_Document text_

# Who is still awake?



## boxerulez (27/9/16)

So... basically had too many energy drinks today.

Cannot sleep.

Just coiled and wicked my QuadFlex (Which I have just decided needs to be sold to fund a nice mini for my Fuchai landing tomorrow)

New coils and wicks allround though. XL and RDTA Plus.

After priming the XL and struggling with leaks once again... finally decided I am not going tank again.

Just messed up my entire train of thought as I will need an RDTA for the Fuchai.

Still cannot sleep.

SO snoring away and I honestly feel like tearing my skin off my body so humid it is tonight in East London.

Also in the back of my mind is the fact that some idiot crashed into my mint 1985 E30 318i  

They have no insurance and its not worth the claim for me so this weekend I will start the panelbeating and filling.

Think it is finally time for the entire respray.
Anyone like to chime in here???

Sent from my SM-A500F using Tapatalk


----------



## Heino13 (27/9/16)

_Records supplied_
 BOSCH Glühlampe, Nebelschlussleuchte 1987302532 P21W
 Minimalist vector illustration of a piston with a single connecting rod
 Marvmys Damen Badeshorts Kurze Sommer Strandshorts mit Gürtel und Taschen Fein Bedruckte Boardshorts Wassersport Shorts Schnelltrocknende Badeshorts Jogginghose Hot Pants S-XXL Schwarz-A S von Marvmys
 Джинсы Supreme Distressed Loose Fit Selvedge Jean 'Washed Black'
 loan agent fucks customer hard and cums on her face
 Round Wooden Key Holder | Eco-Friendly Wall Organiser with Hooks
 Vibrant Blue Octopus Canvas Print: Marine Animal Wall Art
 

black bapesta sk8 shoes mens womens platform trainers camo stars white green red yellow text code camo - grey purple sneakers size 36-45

---

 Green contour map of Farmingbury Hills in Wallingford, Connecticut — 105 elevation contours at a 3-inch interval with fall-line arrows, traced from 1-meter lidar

_Task item_
List every product or model name in the first post of the forum thread.

_Finished exercise_
- QuadFlex
- Fuchai
- XL
- RDTA Plus
- E30 318i
- SM-A500F
- Tapatalk